What is being asked: Exactly the lines from the beginning of the records below through the line with "A man pushes" must be given again, without pictures.

Input for this task:
• • • • •

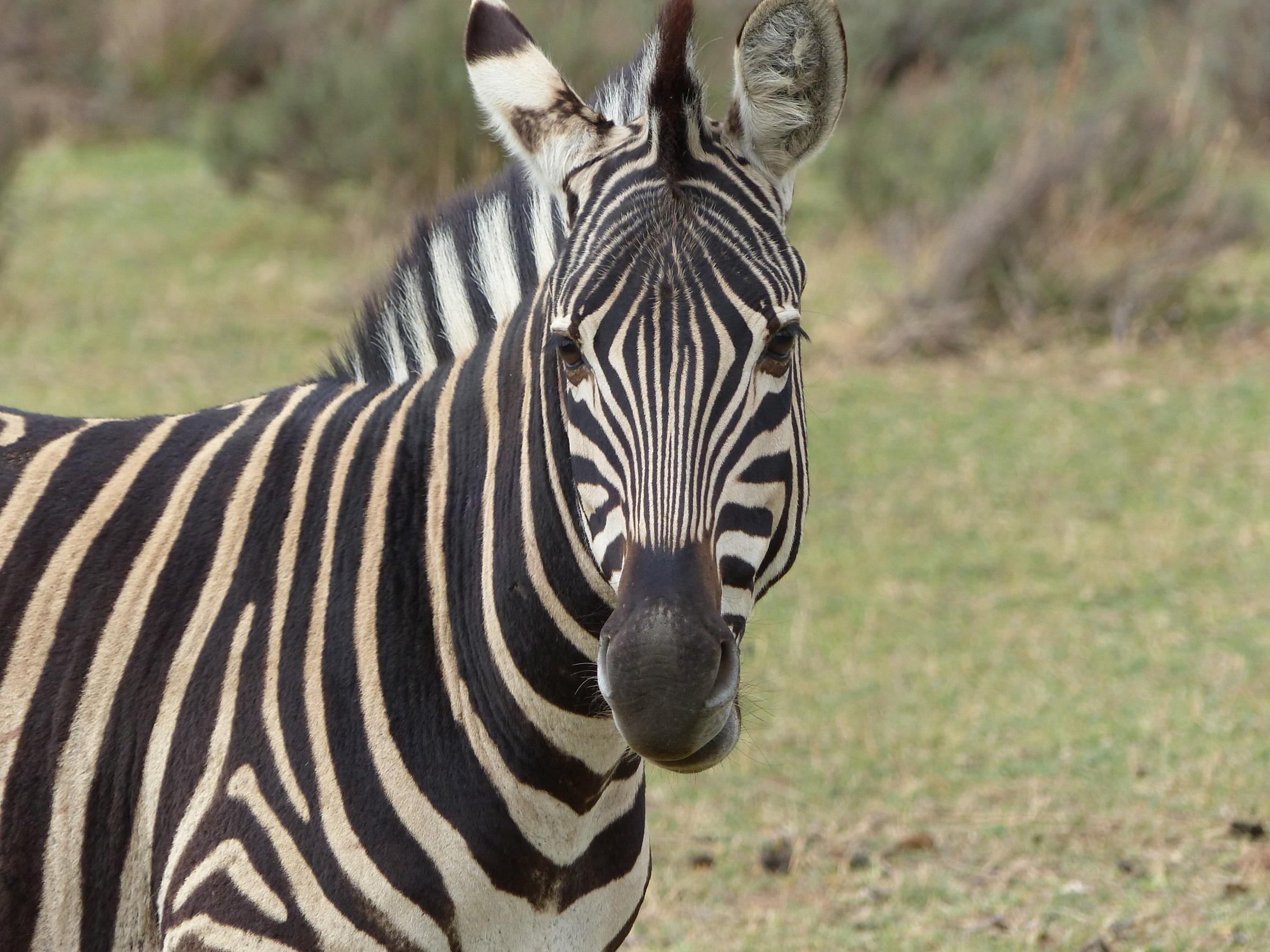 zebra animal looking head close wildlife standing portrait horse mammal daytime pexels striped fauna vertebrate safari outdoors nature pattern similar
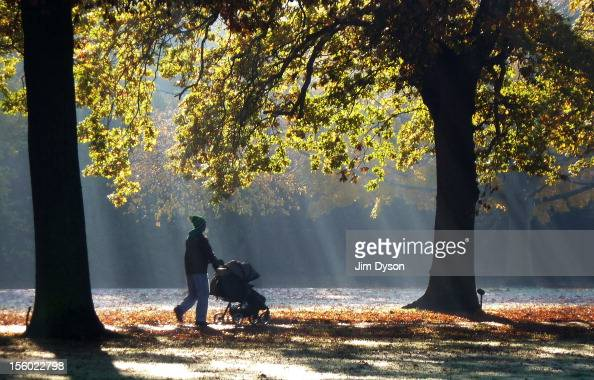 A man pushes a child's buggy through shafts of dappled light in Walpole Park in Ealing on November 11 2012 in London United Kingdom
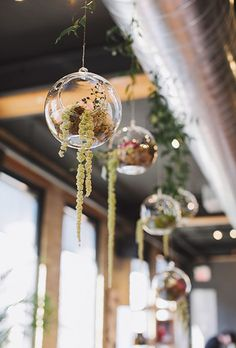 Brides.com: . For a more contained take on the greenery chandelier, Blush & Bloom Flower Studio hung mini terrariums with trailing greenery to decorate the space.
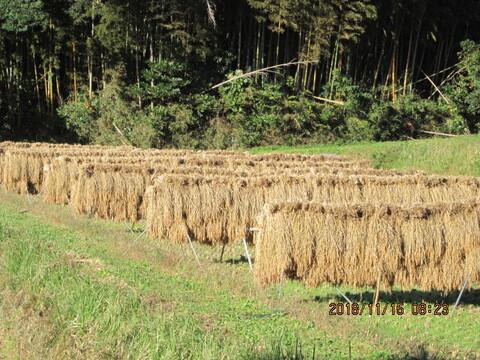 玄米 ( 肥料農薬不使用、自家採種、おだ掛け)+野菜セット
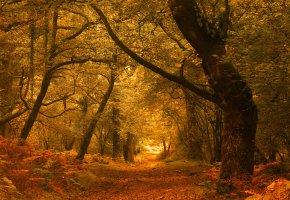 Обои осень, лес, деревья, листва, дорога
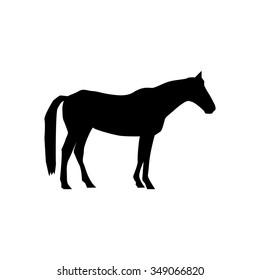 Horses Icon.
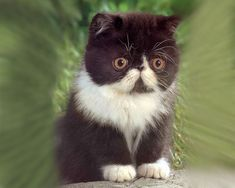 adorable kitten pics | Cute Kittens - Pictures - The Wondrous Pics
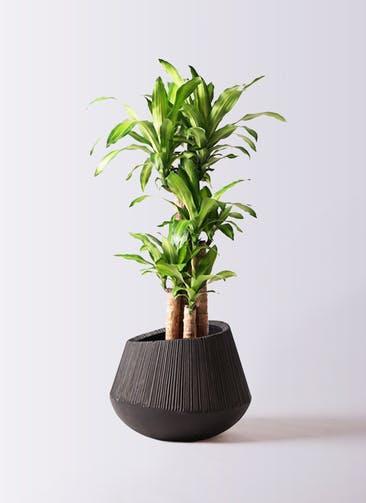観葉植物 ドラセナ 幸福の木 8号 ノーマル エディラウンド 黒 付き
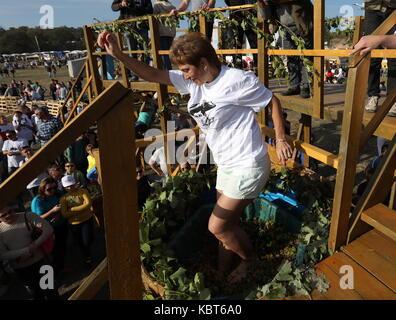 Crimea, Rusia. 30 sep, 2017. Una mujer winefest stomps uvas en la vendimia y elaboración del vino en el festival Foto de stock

• • • • •

Response to this task:
 zebra animal looking head close wildlife standing portrait horse mammal daytime pexels striped fauna vertebrate safari outdoors nature pattern similar
 A man pushes a child's buggy through shafts of dappled light in Walpole Park in Ealing on November 11 2012 in London United Kingdom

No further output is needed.